## Work to complete
**1)** List every person named in the article below about Nokia's sale of Vertu.
**2)** Please reproduce the stretch of the Vertu sale article below from "Nokia is selling" through "flagship Lumia smartphone.".

Nokia Oyj is nearing a deal to sell its Vertu luxury-phone unit to Swedish private-equity firm EQT Partners AB as it divests assets as part of a turnaround plan, according to two people with knowledge of the matter.
The transaction values Vertu at about 200 million euros ($250 million), said one of the people, declining to be identified as the talks are private. A deal could be announced as early as this week, another person said. Church Crookham, England-based Vertu is known for its jewel-bedecked mobile phones that sell for an average price of more than 5,000 euros.
Nokia is selling assets as Chief Executive Officer Stephen Elop seeks to revive a mobile-phone business that’s been devastated by competition from devices running software from Google Inc. and Apple Inc. The Espoo, Finland-based company is betting on a software partnership with Microsoft Corp. to rebuild its cachet in the critical North American market, where it has struck deals with carriers AT&T Inc. and T-Mobile USA to sell its flagship Lumia smartphone.
“Vertu is a bet on a very specific, niche market, though it’s a niche that’s growing,” said Francisco Jeronimo, an analyst at researcher IDC in London. Its new owner will face the challenge of modernizing Vertu devices’ technology, which has until now been largely based on Nokia’s obsolete Symbian operating system, to compete with devices like Apple’s iPhone, he said.
Representatives at Nokia, EQT and Vertu declined to comment.
Vertu, started by Nokia’s then-chief designer Frank Nuovo in 1998, is the dominant player in the luxury-phone sector, with about 60 percent of the Western European market in 2010, according to IDC.
The unit has sought to stand apart from rival offerings like Research In Motion Inc.’s Porsche-branded BlackBerry devices with its “concierge” service, a 24-hour, multilingual hotline that assists clients with requests ranging from restaurant reservations to sourcing esoteric gifts.
Luxury phones have been a rare bright spot for Nokia, whose shares have declined almost 40 percent this year, the worst performance in the 27-company Stoxx 600 Technology Index, which was up 0.8 percent. Nokia advanced 0.9 percent to 2.28 euros at 10:13 a.m. Helsinki time, valuing the former global handset leader at about 8.5 billion euros.

## Dataset extract
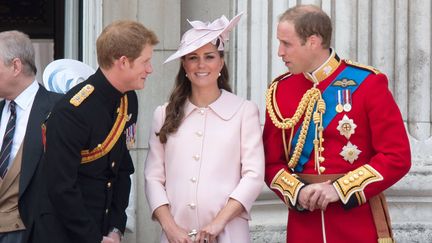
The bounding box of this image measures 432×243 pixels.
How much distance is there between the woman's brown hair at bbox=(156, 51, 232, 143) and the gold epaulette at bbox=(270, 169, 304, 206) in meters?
0.52

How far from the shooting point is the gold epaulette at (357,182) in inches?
209

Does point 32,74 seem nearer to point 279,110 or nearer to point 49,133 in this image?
point 49,133

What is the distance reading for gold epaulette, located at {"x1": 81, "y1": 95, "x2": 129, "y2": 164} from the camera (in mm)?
5238

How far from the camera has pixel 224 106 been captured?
5648 mm

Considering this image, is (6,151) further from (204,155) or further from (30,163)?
(204,155)

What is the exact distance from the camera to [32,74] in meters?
5.80

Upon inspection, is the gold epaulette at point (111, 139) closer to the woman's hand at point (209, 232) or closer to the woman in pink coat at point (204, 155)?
→ the woman in pink coat at point (204, 155)

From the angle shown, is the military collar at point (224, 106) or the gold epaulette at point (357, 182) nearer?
the gold epaulette at point (357, 182)

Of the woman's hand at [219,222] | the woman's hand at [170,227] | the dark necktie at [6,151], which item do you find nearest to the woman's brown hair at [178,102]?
the woman's hand at [170,227]

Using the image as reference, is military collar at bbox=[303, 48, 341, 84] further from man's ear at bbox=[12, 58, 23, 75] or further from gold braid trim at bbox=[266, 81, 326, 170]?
man's ear at bbox=[12, 58, 23, 75]

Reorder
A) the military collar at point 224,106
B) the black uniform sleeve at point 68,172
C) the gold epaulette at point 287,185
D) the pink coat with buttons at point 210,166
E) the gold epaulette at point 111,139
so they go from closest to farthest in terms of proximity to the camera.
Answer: the black uniform sleeve at point 68,172
the gold epaulette at point 111,139
the gold epaulette at point 287,185
the pink coat with buttons at point 210,166
the military collar at point 224,106

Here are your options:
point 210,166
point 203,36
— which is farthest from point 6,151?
point 203,36

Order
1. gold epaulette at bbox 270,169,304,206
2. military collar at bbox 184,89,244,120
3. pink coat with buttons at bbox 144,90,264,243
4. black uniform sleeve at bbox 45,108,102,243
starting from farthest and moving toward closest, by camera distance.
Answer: military collar at bbox 184,89,244,120
pink coat with buttons at bbox 144,90,264,243
gold epaulette at bbox 270,169,304,206
black uniform sleeve at bbox 45,108,102,243

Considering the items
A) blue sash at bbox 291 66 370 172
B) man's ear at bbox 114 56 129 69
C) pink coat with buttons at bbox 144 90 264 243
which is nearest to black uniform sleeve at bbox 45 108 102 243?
man's ear at bbox 114 56 129 69
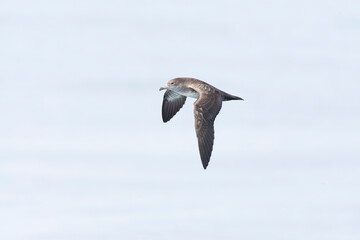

## Responses per task
**1)**
Stephen Elop
Francisco Jeronimo
Frank Nuovo

**2)**
Nokia is selling assets as Chief Executive Officer Stephen Elop seeks to revive a mobile-phone business that’s been devastated by competition from devices running software from Google Inc. and Apple Inc. The Espoo, Finland-based company is betting on a software partnership with Microsoft Corp. to rebuild its cachet in the critical North American market, where it has struck deals with carriers AT&T Inc. and T-Mobile USA to sell its flagship Lumia smartphone.